*** Begin section ***

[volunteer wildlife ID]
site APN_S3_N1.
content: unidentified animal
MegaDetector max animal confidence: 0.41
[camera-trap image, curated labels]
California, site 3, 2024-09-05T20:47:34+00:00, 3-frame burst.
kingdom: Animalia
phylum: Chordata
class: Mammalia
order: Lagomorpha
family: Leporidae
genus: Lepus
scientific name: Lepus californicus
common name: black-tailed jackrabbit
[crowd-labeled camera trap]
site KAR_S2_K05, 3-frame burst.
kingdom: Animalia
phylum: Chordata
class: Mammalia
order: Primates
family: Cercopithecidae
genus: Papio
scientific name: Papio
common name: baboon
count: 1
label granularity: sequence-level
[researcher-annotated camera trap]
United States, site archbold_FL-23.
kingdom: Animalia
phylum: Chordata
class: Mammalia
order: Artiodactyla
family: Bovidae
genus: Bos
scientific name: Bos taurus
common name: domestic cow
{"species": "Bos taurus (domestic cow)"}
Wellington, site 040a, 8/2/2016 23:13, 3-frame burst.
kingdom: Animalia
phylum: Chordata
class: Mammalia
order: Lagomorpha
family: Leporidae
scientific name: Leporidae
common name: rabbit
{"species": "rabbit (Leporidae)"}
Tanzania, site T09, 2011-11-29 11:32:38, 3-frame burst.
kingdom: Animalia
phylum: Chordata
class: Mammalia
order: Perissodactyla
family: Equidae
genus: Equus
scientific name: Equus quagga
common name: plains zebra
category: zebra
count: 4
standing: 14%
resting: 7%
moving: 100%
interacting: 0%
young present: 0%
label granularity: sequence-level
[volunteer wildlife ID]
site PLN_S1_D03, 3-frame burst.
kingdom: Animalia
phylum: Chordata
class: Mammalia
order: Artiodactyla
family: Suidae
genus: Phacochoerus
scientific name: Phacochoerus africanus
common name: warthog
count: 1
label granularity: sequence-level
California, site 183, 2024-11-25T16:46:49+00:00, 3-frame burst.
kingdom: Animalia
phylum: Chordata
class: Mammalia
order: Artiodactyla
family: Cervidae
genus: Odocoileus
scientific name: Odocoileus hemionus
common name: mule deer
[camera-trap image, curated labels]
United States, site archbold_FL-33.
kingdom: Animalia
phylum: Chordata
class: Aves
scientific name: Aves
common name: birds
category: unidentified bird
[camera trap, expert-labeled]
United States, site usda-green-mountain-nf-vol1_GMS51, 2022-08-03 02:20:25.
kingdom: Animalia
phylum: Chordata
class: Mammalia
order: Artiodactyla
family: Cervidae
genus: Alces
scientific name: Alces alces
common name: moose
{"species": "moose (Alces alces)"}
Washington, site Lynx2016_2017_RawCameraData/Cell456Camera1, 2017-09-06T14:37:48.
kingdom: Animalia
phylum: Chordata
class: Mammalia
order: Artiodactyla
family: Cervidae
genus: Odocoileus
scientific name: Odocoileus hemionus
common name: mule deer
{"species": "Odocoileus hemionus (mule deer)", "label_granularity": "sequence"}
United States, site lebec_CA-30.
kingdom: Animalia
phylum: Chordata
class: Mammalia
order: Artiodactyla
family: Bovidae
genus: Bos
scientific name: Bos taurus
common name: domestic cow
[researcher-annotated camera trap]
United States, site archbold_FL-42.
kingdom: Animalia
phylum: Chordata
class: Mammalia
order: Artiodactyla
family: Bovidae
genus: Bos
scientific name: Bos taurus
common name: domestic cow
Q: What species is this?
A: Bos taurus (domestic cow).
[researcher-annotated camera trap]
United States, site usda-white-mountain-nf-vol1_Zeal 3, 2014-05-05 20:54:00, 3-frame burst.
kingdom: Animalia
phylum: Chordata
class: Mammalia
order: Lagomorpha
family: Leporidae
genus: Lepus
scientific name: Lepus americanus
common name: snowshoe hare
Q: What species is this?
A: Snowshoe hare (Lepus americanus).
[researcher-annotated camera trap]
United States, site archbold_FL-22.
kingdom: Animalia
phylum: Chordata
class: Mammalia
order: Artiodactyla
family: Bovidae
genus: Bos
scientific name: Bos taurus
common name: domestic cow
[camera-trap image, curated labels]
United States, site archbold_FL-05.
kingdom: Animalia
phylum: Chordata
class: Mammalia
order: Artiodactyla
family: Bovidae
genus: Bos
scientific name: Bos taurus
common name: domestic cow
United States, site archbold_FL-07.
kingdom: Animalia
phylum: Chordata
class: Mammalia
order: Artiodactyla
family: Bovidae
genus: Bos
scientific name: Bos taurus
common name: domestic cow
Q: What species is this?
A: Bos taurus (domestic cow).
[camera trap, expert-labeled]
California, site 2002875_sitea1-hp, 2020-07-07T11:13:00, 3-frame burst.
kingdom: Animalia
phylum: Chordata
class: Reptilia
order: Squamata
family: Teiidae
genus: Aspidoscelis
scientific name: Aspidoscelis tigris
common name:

*** End section ***

*Task:*
Set down the lines of the records exactly, from the first one through the line containing "order: Primates", and add nothing else.

*Exercise response:*
[volunteer wildlife ID]
site APN_S3_N1.
content: unidentified animal
MegaDetector max animal confidence: 0.41
[camera-trap image, curated labels]
California, site 3, 2024-09-05T20:47:34+00:00, 3-frame burst.
kingdom: Animalia
phylum: Chordata
class: Mammalia
order: Lagomorpha
family: Leporidae
genus: Lepus
scientific name: Lepus californicus
common name: black-tailed jackrabbit
[crowd-labeled camera trap]
site KAR_S2_K05, 3-frame burst.
kingdom: Animalia
phylum: Chordata
class: Mammalia
order: Primates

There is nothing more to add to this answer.